Ulga dla wybranych – podkreślają eksperci, analizując przyszłe prawo wąskiej grupy podatników do odliczeń pewnych kwot od dochodu. Sprawa budzi kontrowersje.
Choć sformułowanie „ulga dla klasy średniej” kojarzy się w oczywisty sposób z korzyściami, to jednak nazywane tak jedno z rozwiązań podatkowych Polskiego Ładu nie spotyka się z entuzjazmem ekspertów. Doradcy podatkowi mają do niego wyjątkowo wiele zastrzeżeń.
Jak pokazaliśmy w poprzednim wydaniu Pulsu Biznesu, reforma obliczania składki zdrowotnej z jednoczesnym odebraniem możliwości jej odliczenia od podatku dochodowego uszczupli wiele portfeli. Ponoć ma te skutki złagodzić wprowadzenie tzw. kwoty wolnej od PIT w wysokości 30 tys. zł rocznie i wyższego progu skali podatkowej oraz wdrożenie wspomnianej ulgi dla klasy średniej. Trzeba jednak od razu zastrzec, że te trzy rozwiązania są od siebie niezależne, a trzecie z nich jest zarezerwowane wyłącznie dla wybranej grupy podatników, na co eksperci szczególnie zwracają uwagę.
==*==
Zadania do zrobienia —
1) Wymień wszystkie rozwiązania, które według fragmentu dokumentu mają złagodzić skutki zmian w składce zdrowotnej.
2) Z jakiego powodu, według fragmentu dokumentu, wielu osobom zostanie mniej pieniędzy w portfelu?

Przekazany materiał —
==*==
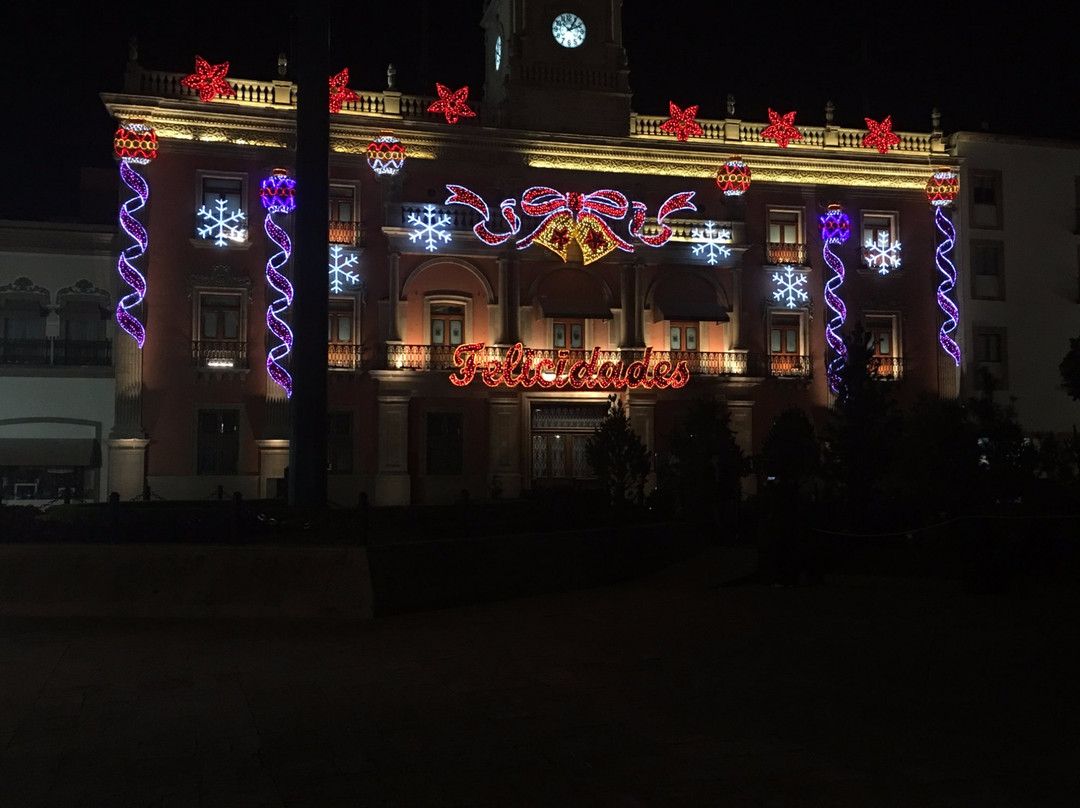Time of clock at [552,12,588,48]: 1:10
==*==
Odpowiedzi po kolei —
1)
- kwota wolna od PIT w wysokości 30 tys. zł rocznie
- wyższy próg skali podatkowej
- ulga dla klasy średniej

2) Zmienia się sposób obliczania składki zdrowotnej. Jednocześnie nie będzie już można odliczyć jej od podatku dochodowego.